§ SOURCE PASSAGE
King County received an “A” as of Friday morning, with a 41% decrease in average distance traveled. The next highest counties were Island, Kitsap, Jefferson, and Whatcom, which all scored a “B.”
The bottom five counties were Walla Walla, Columbia, Adams, Kittitas, and Klickitat, which all scored an “F."
Overall, the United States scored a “C” Friday with a -27% change in average distance traveled.
Washington D.C., Nevada, New Jersey, Vermont, and Massachusetts received the highest scores with an “A.” While New Mexico (C), Idaho (D), Hawaii (D), Montana (D), and Wyoming (F) received the worst grades, according to Unacast.
Gov. Jay Inslee said Thursday that the coronavirus infection rate in Washington is slowing compared to other states. Using data from other states, Washington has seen at least a “slight reduction” in the rate of acceleration. Inslee said that social distancing could be starting to flatten the curve.
Inslee said the numbers are being helped by the slowing down of new cases primarily in Puget Sound, where the virus first hit in Snohomish County. Within weeks, the number of confirmed cases took off, with a cluster of infections at a Kirkland nursing home.
However, Inslee said we have "not turned a corner and we are not close to the end of this battle."

§ TASKS TO PERFORM
1. From the passage on social distancing grades, list every Washington county that scored an "F."
2. According to the passage on social distancing grades, where was the cluster of infections that accompanied the early rise in confirmed cases?

§ DATA EXTRACT
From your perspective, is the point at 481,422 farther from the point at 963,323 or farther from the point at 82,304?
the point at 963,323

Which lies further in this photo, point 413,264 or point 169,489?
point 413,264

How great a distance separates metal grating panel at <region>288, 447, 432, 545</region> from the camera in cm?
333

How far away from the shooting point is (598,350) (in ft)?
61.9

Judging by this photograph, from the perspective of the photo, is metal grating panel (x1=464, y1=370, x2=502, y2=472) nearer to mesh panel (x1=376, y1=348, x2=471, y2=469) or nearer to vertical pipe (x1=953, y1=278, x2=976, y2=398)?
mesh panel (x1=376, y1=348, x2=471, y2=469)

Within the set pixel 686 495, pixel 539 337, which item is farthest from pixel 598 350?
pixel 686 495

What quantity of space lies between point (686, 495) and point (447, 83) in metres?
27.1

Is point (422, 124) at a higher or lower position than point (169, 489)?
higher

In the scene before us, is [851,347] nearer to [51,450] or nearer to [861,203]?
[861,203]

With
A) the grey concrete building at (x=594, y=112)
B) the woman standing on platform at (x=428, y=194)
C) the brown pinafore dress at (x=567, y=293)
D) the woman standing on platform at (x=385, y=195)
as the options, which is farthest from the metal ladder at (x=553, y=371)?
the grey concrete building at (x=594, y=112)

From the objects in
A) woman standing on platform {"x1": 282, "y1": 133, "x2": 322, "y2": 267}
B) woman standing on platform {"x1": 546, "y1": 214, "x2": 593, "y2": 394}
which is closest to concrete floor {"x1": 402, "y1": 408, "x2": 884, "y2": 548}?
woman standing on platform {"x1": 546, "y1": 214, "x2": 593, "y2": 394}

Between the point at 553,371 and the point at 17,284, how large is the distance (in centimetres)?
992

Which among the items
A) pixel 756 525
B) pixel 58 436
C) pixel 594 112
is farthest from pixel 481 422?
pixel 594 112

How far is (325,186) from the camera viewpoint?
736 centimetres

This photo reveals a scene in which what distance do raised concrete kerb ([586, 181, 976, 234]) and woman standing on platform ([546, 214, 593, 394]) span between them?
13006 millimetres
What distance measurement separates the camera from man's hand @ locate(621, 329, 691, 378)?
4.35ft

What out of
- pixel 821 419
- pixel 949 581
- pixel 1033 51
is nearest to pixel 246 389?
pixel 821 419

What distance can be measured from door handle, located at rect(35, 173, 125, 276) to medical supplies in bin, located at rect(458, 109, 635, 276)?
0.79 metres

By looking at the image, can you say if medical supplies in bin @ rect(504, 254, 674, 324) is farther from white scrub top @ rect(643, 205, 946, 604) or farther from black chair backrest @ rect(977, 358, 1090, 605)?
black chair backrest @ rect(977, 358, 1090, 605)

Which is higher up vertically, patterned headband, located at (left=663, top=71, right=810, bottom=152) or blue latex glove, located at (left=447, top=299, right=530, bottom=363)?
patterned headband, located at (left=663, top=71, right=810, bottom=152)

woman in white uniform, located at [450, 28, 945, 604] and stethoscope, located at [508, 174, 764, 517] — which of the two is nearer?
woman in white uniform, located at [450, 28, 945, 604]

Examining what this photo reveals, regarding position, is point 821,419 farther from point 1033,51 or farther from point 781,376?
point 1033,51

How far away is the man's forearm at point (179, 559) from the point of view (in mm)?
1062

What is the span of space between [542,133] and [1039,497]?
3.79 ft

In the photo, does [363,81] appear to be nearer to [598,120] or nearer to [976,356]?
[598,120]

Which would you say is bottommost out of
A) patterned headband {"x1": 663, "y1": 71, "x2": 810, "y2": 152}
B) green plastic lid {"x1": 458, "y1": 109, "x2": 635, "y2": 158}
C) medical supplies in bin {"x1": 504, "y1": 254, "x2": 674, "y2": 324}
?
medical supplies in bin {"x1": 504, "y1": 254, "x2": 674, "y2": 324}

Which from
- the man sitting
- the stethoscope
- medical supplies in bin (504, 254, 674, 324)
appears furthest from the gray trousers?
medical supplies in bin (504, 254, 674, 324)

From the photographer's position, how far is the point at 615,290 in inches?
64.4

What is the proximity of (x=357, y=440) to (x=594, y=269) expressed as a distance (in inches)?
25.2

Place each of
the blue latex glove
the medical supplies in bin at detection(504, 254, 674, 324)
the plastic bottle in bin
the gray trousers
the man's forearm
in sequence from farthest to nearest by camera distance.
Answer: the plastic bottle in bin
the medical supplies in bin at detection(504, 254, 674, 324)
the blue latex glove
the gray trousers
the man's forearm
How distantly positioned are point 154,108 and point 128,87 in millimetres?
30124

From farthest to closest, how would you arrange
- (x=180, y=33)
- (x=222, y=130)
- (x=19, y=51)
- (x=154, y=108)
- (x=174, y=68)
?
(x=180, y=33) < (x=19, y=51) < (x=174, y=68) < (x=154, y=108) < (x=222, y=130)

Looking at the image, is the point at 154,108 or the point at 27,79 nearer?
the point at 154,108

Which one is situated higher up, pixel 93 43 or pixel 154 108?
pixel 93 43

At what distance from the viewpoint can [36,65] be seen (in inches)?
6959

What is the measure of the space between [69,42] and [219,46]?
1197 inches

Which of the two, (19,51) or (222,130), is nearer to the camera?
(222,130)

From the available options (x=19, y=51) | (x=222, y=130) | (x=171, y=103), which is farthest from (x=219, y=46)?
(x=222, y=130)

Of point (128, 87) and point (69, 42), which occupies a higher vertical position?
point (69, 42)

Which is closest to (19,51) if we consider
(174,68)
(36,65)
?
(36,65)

§ ANSWERS BY ITEM
1. Walla Walla, Columbia, Adams, Kittitas, Klickitat

2. At a Kirkland nursing home.